> **EXTRACT**
****************************************

This open-ended task has a multitude of entry levels. Students will apply prior knowledge to solve this problem and their understanding of concepts such as dividing a composite figure into familiar geometric representations, circumference of a circle, circumference of a semi-circle, symmetry, estimation, and metric measurement will determine their entry level and solution path of choice. Many different solution paths are possible and should not be limited to the solutions provided. Given the estimation component built into this problem, we encourage you to accept all reasonable responses. Materials made available for open-ended problem solving increases the likelihood of varied responses.

Suggested Materials:

• String or thin picture wire
• Straightedge

Solutions

Solution: Solution 1

Basic Level Responses

One approach is to divide the paper clip into vertical regions, and then to use the measurement grid to determine the length of the straight sections and estimate the length of the curved sections using a string or thin wire in conjunction with the measurement scale provided. One such division is accomplished using three vertical dividers splitting the paper clip into four distinct regions as shown.

Regions	Number of Linear Sections	Number of Curved Sections
Region A	0	1
Region B	4	0
Region C	2	1
Region D	0	1

The lengths of the linear sections were determined using the gridlines. The estimations of the lengths of the curved sections were determined using a string or thin wire in conjunction with the measurement scale provided.

Regions	Measurement of Linear Sections (listed from top to bottom)	Estimated Measurement of Curved Sections
Region A		2.5cm
Region B	1.8cm, 1.5cm, 1.8cm, 1.5cm
Region C	0.8cm, 0.8cm	1.6cm
Region D		2.5cm

The length of wire needed to manufacture one paper clip is now approximately: $$1.8\text{ cm} + 1.5\text{ cm} +1.8\text{ cm} + 1.5\text{ cm} + 0.8\text{ cm} + 0.8\text{ cm} + 2.5\text{ cm} + 1.6\text{ cm} + 2.5\text{ cm} = 14.8\text{ cm}$$

The length of the straight piece of wire is 10 meters. Since 1 meter is the same as 100 centimeters, 10 meters is $10\cdot 100=1000$ centimeters. Finally, we find that at $14.8\text{ cm}$ per paper clip, 1000 centimeters will produce approximately $$ \frac{1000}{14.8}\approx 67.6\text{ paper clips.} $$ Since we can only make a whole number of paper clips, we conclude that approximately 67 paper clips may be manufactured from a straight piece of wire 10 meters in length.

Note: Students may or may not notice the two different units of measure used in this task. The paper clip described in terms of centimeters, and the piece of wire is described in terms of meters. This will be apparent if 10 meters is not converted to 1,000 centimeters when determining the number of paper clips that can be manufactured. The use of string to estimate the length of the curved sections of the paper clip creates a less than accurate outcome. There is a difference in the length of the curved section in region A and the curved section in region B. This difference is not always obvious when using a string measurement strategy because the difference in the length of the curved sections is small (0.2cm). An additional source for miscalculation is where students actually place the string when attempting to trace the curvatures. Each curved section has an outer and inner radius due to the thickness of the wire which may lead to potential overestimation or underestimation.

****************************************

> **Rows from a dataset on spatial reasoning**
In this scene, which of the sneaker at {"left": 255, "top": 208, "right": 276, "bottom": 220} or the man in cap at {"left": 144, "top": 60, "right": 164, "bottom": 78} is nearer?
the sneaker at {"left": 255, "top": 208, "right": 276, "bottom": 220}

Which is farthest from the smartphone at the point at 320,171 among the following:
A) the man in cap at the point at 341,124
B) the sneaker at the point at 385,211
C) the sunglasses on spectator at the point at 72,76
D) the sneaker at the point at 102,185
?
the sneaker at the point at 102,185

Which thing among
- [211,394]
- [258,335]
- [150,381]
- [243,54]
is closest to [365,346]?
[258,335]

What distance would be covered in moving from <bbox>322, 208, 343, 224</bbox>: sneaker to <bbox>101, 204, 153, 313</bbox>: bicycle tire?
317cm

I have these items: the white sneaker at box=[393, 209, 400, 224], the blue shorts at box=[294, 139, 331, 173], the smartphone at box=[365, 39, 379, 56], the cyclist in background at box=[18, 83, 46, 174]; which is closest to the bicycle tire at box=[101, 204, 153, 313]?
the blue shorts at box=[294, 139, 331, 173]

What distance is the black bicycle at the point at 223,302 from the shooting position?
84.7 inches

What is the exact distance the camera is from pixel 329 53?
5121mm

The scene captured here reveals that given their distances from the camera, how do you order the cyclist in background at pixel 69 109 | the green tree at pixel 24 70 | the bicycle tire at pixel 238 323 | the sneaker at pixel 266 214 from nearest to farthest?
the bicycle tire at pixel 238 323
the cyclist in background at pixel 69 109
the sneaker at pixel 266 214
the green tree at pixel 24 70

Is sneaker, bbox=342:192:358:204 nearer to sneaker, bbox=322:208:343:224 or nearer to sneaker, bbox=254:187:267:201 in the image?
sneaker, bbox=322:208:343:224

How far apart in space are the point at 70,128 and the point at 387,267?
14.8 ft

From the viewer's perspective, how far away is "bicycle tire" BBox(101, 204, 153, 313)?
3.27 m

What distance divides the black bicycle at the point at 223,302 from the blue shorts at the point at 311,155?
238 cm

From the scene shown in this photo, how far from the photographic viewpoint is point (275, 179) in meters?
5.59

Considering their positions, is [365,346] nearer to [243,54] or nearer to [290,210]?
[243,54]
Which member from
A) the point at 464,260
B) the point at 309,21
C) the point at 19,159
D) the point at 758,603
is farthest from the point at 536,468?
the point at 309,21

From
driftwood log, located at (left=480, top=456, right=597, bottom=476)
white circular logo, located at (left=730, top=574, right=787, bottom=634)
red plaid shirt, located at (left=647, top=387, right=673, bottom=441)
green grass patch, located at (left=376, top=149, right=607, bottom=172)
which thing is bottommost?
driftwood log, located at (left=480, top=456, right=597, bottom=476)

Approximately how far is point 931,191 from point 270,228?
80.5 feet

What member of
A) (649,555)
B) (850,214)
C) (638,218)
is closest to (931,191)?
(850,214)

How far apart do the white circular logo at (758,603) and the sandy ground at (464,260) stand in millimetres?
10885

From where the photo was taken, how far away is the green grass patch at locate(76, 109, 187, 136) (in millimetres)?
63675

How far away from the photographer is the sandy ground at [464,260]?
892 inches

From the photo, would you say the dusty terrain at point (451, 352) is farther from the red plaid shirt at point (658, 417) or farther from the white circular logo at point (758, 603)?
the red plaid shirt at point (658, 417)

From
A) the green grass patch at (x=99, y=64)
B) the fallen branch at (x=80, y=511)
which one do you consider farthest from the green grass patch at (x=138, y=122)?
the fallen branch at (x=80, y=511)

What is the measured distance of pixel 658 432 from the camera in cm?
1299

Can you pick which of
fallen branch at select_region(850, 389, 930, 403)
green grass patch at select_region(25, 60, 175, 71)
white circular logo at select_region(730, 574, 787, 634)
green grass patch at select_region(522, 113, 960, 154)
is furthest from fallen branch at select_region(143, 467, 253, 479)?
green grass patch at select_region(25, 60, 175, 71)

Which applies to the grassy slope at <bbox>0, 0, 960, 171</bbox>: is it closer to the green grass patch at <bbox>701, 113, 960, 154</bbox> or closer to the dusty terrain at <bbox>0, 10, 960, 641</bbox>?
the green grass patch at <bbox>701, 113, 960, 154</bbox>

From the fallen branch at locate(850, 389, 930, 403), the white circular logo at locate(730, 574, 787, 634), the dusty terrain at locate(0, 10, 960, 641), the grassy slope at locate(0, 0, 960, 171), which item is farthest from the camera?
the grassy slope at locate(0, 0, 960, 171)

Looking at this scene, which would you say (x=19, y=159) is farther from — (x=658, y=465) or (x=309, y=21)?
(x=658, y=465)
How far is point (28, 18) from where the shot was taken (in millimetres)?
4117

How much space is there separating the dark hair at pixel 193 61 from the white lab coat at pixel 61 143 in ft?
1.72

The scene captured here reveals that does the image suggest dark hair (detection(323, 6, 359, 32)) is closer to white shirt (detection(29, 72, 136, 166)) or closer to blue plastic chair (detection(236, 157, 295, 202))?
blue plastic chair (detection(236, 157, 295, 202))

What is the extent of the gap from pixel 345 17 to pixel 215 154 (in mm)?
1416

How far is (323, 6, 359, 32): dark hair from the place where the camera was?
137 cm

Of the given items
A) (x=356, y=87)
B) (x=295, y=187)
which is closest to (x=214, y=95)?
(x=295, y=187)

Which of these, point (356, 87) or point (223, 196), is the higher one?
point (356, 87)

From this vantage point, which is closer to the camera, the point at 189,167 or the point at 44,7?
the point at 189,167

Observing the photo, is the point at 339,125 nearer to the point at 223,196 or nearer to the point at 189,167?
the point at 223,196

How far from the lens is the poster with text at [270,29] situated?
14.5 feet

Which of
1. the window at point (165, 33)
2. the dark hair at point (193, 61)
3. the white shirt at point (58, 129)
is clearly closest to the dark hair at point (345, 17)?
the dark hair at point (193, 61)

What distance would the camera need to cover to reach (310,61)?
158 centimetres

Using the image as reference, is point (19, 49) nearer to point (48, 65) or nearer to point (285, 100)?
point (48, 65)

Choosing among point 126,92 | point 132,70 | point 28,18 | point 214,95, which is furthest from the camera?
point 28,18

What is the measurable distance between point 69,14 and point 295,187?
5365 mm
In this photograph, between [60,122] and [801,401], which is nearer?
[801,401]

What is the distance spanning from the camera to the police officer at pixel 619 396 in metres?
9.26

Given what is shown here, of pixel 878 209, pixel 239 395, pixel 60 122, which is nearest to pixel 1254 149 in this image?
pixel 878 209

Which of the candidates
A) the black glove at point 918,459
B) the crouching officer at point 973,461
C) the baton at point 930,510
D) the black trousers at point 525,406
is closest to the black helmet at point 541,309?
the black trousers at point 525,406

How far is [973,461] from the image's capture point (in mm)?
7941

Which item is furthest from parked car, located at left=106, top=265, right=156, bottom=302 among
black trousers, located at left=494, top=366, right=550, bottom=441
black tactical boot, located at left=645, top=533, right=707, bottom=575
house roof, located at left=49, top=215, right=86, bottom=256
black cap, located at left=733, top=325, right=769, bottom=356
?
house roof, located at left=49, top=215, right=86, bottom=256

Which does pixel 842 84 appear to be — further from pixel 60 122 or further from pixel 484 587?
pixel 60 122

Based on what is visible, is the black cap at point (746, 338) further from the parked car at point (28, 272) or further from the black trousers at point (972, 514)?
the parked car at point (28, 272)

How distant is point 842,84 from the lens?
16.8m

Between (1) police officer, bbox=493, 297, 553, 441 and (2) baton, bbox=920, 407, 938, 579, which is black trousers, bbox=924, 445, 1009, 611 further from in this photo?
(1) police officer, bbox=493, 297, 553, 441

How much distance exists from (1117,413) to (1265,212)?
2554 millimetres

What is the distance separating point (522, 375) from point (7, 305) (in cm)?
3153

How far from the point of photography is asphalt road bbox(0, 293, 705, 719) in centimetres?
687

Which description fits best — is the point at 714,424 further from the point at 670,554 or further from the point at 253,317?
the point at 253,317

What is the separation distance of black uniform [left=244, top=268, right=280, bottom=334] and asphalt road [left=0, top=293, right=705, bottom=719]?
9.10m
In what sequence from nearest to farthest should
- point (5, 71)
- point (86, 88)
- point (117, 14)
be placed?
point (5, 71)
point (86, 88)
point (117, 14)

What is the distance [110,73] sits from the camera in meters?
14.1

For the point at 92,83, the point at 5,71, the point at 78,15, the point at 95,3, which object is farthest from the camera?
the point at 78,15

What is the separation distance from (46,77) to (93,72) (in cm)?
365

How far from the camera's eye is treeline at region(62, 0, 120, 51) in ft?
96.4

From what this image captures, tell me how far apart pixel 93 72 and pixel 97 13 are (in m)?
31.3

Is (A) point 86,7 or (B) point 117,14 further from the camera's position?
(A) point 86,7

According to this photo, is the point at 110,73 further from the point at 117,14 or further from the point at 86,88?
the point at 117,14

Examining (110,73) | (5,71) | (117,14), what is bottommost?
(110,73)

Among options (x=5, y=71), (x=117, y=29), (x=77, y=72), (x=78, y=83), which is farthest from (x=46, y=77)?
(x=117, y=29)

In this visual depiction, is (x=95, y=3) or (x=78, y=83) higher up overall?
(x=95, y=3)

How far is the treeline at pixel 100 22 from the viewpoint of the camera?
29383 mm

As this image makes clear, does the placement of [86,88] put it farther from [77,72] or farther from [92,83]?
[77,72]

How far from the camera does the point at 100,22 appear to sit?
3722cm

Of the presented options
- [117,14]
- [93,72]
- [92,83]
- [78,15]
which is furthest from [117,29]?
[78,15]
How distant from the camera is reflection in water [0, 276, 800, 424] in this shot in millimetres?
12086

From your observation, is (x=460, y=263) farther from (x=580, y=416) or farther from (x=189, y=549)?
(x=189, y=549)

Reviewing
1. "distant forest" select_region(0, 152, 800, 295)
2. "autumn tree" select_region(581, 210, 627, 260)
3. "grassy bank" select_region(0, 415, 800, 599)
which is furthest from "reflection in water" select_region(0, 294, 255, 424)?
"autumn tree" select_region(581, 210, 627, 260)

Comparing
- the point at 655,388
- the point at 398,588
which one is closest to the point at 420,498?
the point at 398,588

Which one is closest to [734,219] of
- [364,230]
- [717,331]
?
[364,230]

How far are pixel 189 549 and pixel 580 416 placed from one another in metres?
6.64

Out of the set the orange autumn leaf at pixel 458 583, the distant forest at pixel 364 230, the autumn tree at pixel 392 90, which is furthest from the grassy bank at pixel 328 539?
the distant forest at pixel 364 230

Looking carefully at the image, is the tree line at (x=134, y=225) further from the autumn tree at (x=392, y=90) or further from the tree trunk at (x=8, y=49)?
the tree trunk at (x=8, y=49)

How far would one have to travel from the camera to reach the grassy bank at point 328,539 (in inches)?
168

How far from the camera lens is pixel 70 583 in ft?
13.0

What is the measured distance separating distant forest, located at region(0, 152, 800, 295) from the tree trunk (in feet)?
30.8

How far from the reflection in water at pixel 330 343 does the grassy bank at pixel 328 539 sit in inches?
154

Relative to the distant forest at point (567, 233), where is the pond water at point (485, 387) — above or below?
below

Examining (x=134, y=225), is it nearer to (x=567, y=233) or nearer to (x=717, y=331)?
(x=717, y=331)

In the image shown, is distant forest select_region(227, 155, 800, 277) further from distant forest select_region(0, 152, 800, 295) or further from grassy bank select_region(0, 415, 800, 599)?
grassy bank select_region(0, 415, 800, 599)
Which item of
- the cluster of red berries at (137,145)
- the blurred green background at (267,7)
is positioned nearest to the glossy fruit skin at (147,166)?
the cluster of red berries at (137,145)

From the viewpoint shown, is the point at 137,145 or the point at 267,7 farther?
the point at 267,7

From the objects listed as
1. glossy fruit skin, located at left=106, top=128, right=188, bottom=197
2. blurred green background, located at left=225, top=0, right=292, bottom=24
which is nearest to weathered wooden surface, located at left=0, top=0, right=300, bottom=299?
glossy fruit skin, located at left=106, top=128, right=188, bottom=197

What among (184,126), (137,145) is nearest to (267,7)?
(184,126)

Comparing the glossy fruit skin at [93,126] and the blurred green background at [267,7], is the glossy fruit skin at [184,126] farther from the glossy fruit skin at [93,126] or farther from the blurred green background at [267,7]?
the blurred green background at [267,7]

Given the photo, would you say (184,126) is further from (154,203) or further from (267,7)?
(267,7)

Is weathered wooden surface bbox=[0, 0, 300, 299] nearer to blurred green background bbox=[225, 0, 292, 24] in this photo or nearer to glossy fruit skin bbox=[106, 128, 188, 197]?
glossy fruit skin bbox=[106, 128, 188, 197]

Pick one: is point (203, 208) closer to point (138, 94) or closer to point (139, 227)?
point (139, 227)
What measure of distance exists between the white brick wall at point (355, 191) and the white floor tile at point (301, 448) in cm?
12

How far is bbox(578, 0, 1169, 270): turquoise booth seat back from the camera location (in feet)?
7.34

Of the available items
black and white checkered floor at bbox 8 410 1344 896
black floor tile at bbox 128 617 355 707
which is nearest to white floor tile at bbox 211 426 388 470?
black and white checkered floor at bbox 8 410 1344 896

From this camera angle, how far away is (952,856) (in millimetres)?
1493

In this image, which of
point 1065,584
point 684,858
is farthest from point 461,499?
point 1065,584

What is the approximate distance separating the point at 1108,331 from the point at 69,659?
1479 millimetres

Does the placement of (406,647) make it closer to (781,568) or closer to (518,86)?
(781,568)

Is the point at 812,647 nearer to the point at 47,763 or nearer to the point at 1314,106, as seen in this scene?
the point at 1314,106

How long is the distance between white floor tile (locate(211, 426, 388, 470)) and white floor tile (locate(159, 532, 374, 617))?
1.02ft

****************************************

> **YOUR TASK**
According to the extract on the paper clip task, what length of wire is needed to manufacture one paper clip? These records bear no relation to the extract.

> **RESULT OF THE TASK**
Approximately 14.8 centimeters.